[Stored entries]
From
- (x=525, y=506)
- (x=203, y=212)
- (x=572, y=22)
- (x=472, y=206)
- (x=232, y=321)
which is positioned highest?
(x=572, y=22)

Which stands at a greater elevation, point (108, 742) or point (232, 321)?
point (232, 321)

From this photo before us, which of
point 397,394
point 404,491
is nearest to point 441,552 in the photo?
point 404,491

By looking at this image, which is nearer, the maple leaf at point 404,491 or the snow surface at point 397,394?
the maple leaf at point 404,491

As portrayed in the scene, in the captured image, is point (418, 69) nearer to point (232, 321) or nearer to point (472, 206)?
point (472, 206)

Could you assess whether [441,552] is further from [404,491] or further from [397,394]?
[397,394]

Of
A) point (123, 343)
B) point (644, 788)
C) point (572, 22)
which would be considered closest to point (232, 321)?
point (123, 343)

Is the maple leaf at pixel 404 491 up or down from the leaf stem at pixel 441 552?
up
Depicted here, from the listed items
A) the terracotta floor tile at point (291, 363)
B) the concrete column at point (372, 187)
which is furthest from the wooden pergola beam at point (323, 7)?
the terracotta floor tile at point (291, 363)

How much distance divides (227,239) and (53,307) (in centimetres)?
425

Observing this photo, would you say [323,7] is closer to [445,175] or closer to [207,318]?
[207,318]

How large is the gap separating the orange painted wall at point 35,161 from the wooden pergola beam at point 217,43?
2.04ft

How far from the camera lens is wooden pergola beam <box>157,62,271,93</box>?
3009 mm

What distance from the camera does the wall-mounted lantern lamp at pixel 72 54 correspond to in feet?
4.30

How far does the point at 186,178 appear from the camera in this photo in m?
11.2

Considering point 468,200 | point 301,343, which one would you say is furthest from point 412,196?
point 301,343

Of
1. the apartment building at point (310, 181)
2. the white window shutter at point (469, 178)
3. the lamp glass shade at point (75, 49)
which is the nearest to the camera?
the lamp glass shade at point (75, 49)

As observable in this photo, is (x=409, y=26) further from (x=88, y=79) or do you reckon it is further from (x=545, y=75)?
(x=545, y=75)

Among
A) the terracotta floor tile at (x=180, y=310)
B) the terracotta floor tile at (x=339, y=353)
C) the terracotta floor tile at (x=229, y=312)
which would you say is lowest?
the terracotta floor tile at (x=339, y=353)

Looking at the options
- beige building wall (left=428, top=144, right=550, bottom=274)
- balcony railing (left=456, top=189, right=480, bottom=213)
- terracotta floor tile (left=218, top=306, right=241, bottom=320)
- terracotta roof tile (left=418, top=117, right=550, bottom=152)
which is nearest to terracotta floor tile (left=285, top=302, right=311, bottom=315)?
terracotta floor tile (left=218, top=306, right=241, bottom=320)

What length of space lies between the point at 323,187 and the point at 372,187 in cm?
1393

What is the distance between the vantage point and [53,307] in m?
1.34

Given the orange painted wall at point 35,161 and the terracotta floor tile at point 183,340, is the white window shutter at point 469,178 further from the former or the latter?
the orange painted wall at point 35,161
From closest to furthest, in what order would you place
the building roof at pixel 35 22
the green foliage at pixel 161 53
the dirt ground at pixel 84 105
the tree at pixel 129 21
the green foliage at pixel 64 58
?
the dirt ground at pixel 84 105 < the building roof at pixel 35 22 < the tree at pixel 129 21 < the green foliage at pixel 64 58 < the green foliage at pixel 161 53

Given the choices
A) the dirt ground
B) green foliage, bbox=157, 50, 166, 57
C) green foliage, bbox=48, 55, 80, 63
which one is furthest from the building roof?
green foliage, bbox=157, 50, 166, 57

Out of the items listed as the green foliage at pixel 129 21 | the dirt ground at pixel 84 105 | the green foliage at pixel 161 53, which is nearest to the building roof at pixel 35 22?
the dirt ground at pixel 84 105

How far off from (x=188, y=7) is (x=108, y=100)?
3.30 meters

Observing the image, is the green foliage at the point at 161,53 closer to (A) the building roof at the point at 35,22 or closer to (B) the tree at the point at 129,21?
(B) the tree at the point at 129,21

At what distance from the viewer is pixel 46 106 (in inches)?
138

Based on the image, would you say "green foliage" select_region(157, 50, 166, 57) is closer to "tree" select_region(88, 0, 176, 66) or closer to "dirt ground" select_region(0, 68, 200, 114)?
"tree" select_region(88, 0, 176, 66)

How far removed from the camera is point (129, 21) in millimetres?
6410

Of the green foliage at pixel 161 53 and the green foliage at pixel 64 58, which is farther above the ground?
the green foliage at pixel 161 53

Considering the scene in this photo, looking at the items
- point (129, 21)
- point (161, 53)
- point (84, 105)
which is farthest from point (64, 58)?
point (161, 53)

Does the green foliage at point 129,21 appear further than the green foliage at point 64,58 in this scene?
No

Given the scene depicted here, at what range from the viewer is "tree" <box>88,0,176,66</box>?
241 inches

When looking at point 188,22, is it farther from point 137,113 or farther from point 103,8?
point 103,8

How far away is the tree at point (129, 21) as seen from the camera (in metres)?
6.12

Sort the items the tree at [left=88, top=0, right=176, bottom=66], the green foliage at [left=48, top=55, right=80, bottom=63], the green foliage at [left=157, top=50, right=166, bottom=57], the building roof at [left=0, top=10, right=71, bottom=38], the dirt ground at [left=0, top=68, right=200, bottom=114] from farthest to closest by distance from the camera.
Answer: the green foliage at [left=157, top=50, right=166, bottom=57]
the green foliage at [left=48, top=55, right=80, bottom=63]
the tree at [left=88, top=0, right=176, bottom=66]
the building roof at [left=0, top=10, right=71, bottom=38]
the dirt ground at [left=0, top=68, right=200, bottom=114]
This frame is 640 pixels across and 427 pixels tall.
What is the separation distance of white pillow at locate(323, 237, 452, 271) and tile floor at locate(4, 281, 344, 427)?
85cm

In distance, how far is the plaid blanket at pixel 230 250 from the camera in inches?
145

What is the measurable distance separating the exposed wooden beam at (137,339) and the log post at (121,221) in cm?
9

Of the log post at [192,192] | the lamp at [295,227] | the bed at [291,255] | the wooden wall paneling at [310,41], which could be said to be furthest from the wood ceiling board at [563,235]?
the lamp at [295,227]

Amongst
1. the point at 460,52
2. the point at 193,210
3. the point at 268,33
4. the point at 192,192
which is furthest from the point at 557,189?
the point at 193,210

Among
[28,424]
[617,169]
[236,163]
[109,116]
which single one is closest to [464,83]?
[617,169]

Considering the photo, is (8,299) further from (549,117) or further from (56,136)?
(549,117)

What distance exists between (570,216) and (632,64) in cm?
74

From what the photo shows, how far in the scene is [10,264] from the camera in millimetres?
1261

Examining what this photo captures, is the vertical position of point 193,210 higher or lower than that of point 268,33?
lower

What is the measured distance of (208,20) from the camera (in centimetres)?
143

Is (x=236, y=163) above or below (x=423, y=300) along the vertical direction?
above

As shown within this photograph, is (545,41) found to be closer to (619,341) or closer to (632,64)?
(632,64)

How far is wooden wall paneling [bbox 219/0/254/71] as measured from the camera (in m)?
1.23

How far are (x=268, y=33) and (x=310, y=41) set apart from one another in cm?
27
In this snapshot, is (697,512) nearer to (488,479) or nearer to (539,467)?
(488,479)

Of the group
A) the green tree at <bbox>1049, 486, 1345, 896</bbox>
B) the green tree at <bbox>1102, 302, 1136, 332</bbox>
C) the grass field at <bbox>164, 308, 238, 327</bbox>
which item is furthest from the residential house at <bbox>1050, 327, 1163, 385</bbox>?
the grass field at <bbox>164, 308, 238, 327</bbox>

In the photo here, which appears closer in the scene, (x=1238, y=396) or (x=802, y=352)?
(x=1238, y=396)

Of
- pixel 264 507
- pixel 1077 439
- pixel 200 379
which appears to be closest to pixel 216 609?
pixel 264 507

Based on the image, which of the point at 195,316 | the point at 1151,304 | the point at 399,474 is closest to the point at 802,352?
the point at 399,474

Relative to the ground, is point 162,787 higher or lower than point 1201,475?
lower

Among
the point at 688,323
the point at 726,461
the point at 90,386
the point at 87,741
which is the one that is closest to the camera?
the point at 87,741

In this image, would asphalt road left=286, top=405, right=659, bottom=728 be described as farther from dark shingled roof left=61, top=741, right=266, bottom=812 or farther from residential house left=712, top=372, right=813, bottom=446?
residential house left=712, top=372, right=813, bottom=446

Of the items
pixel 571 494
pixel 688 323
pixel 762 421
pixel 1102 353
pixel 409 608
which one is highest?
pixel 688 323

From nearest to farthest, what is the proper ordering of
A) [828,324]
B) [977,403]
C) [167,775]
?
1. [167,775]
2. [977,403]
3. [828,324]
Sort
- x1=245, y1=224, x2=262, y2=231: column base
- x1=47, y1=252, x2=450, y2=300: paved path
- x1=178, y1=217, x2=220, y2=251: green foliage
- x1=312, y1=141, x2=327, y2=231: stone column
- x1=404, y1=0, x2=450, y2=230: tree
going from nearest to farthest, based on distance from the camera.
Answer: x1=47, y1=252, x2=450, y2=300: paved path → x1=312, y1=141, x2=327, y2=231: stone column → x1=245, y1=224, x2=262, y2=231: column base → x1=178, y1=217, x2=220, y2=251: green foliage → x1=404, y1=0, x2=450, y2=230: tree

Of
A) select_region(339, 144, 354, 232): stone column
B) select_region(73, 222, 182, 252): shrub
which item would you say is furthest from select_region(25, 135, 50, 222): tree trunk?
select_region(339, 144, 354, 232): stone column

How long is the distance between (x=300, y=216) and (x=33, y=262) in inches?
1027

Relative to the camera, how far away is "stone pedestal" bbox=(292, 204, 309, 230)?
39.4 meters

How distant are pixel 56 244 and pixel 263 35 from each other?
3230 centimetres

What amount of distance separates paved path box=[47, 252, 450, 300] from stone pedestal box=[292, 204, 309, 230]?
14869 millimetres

> Goal
Reproduce word for word the part of the records that opens with the line containing "How long is" and runs through the end of the records.

> Output
How long is the distance between (x=300, y=216) and (x=33, y=262) in inches?
1027

Relative to the camera, how far away is "stone pedestal" bbox=(292, 204, 309, 230)?
39.4 meters

How distant are pixel 56 244 and pixel 263 35 from each other?
3230 centimetres

What amount of distance separates paved path box=[47, 252, 450, 300] from stone pedestal box=[292, 204, 309, 230]?
14869 millimetres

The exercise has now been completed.